I agree, humanity is the only species on earth we know of, that is able to critically evaluate itself and understand it is consciously aware, but the universe is incomprehensibly massive. For humans to say we are Spirit’s (this unfathomable creative force,) way of coming to consciously experience itself, well, that seems a little narcissistic to me. We, as a species fuck up a hell of a lot and I wouldn’t say humanity’s collective progress has contributed to the improvement of the planet. So far, it seems we’ve done more to destroy it.

But again, the more I begin to learn, the more I realise how little I know. All of the above is more than likely my misunderstanding, or my defences coming into play around my own numerous unresolved internal conflicts.

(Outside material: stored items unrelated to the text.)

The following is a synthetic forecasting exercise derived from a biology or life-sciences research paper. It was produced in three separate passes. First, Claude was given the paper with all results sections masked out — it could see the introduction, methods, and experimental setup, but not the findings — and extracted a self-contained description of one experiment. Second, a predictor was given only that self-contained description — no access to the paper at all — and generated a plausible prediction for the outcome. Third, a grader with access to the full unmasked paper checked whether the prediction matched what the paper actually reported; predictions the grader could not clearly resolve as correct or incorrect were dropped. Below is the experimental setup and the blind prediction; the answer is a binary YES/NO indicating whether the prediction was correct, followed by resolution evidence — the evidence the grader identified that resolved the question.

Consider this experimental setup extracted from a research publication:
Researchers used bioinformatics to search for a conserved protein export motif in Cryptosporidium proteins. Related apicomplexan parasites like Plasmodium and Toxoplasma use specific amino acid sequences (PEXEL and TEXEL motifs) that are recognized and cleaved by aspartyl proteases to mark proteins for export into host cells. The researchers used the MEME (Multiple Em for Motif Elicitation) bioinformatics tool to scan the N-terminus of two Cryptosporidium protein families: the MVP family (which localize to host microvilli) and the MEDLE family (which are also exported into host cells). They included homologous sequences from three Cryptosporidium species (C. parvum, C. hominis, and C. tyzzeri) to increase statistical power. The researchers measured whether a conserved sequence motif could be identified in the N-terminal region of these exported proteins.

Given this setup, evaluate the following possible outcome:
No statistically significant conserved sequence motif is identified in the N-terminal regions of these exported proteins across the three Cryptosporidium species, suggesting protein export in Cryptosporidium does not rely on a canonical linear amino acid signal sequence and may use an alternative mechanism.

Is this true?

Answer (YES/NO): NO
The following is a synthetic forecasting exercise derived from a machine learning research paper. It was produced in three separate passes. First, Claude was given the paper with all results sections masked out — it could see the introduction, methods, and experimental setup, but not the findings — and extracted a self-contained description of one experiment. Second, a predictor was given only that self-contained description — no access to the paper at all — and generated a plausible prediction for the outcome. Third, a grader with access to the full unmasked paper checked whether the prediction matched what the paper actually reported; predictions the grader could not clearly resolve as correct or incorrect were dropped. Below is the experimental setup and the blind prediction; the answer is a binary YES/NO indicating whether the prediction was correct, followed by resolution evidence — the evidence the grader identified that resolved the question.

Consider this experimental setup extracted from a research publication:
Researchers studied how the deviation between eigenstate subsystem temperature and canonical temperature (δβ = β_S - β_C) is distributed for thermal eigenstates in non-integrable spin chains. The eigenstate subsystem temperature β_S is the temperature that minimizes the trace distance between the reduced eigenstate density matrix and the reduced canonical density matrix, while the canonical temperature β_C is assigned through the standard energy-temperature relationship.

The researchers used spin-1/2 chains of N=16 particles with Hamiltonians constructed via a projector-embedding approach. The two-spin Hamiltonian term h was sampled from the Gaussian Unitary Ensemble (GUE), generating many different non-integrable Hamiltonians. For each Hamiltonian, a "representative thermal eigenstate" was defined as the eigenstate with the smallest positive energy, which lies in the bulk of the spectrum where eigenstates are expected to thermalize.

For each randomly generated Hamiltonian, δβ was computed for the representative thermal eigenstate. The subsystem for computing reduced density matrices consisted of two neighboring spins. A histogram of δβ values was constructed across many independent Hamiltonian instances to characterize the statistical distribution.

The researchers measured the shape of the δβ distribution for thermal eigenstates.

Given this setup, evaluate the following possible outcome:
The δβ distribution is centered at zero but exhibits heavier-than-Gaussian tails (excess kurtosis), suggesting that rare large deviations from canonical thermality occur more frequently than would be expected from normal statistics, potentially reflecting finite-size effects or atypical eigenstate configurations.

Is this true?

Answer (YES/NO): YES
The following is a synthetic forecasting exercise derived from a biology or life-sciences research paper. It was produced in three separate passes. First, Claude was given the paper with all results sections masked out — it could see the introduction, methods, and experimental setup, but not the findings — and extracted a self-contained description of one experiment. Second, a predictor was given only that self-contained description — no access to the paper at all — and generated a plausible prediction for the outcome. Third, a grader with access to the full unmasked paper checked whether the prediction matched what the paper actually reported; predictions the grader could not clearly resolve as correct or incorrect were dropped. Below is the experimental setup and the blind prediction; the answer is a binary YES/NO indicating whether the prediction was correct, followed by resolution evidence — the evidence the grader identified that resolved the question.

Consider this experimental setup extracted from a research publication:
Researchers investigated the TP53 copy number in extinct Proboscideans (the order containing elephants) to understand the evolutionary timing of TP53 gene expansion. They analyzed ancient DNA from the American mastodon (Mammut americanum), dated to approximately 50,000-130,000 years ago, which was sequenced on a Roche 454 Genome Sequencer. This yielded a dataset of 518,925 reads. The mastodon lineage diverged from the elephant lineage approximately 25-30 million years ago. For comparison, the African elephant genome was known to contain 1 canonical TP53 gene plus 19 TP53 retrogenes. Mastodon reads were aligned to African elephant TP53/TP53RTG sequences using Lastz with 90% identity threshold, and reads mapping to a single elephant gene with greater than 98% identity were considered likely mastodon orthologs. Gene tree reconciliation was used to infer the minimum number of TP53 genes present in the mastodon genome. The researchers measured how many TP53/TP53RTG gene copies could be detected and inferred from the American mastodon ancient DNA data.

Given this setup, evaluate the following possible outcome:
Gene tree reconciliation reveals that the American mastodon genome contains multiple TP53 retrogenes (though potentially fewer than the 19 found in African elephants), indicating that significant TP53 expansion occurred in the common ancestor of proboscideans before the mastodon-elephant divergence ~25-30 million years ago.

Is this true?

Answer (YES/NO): NO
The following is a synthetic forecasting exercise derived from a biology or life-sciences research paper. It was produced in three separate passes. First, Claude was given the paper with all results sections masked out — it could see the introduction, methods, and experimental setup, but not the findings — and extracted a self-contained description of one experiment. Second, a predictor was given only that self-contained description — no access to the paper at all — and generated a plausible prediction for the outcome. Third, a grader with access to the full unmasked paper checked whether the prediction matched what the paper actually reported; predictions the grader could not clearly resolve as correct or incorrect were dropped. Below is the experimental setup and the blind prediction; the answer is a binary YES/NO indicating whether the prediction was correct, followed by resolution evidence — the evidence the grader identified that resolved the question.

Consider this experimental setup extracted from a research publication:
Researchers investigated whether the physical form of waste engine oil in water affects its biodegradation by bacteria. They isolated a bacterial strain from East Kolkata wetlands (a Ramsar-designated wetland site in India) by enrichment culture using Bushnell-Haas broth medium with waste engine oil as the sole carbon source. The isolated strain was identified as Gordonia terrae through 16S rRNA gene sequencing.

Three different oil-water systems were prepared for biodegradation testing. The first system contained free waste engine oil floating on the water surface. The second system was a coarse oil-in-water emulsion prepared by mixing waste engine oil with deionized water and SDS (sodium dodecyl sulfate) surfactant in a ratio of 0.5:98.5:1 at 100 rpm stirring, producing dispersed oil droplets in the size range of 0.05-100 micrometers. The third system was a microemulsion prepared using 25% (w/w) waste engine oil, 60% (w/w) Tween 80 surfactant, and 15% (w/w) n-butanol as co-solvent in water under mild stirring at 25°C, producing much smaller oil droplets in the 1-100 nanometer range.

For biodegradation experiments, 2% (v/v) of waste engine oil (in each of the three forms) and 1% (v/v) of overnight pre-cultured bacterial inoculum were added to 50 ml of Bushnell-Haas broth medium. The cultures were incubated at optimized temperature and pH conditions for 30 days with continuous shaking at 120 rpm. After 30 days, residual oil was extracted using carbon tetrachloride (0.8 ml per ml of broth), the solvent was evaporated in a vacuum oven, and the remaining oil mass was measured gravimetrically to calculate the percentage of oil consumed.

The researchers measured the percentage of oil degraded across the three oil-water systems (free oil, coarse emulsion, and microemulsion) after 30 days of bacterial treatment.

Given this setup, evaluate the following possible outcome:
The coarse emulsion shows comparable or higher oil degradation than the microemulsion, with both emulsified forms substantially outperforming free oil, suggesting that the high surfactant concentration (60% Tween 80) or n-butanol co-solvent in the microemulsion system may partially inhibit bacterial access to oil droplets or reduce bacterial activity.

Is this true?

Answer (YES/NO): NO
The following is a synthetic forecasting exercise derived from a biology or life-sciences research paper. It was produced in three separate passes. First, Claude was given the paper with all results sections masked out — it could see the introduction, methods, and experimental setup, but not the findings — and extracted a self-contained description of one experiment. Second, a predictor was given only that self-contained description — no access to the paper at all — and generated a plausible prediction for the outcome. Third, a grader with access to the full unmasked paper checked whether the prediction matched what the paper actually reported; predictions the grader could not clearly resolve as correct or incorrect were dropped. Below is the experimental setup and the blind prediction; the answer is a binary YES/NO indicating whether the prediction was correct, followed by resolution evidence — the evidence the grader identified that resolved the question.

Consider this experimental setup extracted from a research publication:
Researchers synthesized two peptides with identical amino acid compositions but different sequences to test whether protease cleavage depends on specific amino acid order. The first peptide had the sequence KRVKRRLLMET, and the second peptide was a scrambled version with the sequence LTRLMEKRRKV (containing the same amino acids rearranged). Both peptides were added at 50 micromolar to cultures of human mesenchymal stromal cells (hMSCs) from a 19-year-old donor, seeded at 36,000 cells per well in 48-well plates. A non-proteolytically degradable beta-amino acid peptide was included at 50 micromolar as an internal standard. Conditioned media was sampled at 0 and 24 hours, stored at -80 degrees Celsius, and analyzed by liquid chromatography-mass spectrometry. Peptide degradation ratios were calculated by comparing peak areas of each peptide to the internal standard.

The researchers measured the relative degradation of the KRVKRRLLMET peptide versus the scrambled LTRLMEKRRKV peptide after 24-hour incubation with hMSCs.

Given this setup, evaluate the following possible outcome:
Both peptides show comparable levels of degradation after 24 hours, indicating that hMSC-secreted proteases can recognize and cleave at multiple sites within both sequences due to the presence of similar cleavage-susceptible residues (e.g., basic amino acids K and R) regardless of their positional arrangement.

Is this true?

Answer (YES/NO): NO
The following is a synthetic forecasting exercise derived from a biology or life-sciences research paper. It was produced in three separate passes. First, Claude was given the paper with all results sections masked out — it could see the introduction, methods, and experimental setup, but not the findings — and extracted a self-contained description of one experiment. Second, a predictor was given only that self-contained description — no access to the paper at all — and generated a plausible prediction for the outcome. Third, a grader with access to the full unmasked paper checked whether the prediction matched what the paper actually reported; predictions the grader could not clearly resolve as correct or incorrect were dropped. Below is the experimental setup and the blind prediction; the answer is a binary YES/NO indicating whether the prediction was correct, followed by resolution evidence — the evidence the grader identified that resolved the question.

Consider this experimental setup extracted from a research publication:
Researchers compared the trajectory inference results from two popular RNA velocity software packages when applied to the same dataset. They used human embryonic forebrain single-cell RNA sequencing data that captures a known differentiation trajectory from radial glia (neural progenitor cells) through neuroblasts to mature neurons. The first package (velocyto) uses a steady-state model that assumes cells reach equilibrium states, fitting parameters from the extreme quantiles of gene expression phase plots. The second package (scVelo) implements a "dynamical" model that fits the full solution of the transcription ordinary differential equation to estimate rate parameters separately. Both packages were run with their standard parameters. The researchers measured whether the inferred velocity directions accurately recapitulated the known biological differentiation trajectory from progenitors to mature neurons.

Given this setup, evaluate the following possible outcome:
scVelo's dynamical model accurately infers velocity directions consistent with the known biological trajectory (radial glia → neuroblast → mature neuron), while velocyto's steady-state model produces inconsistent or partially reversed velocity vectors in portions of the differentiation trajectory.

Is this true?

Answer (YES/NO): NO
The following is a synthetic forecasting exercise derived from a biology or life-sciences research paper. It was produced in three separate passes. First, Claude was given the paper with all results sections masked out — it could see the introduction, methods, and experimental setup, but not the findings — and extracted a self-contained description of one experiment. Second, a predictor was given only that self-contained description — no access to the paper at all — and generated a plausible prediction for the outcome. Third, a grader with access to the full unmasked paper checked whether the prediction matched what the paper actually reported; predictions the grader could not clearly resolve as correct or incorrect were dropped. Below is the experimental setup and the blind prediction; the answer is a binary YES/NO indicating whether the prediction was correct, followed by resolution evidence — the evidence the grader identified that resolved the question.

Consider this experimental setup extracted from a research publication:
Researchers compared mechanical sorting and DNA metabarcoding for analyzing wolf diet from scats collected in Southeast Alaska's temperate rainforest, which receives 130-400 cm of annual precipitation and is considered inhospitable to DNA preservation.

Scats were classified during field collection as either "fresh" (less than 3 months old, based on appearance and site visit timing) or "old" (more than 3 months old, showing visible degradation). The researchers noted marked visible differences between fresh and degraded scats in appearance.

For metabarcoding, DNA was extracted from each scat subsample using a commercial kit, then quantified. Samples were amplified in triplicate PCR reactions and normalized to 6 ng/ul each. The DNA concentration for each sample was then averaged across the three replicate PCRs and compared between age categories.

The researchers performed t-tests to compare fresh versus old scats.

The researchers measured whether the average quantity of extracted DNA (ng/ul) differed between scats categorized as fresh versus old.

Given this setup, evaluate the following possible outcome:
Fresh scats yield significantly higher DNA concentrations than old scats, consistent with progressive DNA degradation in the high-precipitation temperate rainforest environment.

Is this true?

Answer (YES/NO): NO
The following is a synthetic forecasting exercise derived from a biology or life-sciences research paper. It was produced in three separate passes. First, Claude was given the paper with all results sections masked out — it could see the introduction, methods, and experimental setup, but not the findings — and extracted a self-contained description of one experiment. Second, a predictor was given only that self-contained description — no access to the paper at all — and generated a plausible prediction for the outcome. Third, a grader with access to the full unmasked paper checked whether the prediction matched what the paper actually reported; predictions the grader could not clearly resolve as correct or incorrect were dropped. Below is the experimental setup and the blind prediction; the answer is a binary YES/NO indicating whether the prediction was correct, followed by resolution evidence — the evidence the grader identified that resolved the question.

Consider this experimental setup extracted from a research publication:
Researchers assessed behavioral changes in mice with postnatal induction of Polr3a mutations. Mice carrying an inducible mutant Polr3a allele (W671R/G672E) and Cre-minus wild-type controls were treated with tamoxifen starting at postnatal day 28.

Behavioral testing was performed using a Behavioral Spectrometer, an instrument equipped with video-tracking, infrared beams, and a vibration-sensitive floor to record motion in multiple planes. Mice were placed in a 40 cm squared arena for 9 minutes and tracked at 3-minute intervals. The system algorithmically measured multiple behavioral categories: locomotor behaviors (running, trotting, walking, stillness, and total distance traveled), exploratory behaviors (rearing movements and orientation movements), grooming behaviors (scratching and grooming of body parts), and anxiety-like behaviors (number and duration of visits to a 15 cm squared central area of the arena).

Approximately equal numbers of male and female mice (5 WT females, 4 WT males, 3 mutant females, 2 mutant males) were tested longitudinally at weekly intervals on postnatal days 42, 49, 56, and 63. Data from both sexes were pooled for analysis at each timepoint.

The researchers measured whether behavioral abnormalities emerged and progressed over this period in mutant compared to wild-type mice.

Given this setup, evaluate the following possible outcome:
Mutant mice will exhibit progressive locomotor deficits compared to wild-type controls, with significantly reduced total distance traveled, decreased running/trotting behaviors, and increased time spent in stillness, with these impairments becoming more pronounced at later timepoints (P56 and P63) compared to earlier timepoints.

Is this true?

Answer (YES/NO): NO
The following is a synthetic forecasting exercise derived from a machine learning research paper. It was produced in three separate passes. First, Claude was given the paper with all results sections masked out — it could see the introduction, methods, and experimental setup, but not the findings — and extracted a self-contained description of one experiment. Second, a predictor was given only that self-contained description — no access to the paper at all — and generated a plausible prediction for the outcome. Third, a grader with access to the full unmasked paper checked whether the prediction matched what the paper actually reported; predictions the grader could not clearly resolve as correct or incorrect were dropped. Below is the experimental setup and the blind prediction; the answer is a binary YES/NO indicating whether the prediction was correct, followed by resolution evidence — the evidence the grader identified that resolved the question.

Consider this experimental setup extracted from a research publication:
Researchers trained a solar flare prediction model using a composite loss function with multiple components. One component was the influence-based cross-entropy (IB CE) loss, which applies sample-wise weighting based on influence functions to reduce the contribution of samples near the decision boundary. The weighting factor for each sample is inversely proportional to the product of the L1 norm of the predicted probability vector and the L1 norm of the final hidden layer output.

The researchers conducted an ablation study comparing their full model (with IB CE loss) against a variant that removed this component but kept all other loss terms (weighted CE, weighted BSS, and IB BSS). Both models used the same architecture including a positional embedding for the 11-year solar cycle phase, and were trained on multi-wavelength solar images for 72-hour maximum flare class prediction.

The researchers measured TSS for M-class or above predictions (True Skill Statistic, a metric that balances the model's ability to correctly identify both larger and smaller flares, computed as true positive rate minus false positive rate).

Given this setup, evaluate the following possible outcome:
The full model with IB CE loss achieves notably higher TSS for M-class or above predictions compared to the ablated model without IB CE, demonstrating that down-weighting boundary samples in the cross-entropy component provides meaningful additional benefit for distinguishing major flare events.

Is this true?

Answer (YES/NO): YES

But, what I have written above makes up a fair representation of what I feel right now. I’m trying to learn to own and accept that, and to continue to value myself and be open to learning.

Just recently I heard the phrase ‘The Zen of Don’t Know.’ I have no idea what it’s supposed to mean yet, but my inference is that there is a beauty in accepting we don’t and may never know anything in absolute terms, (that I suppose is a given,) yet there is great value in remaining curious.

I am on a Transpersonal training because it gives me the freedom to explore these unknowns without having to adhere to an overly rigid paradigm. Transpersonal theory is holistic, inclusive and expansive. The danger is, there may be too many avenues to go down and get lost in for an ideas hungry intuitive type like myself. As long I can try and check in with what my internal compass is telling me, hopefully I’ll be ok. I might be able to do some work that not only changes my life for the better, but possibly the lives of the others I have the privilege of coming into contact with.

I still struggle to view my outlook as spiritual, but I’m certainly now more comfortable to say it is Transpersonal.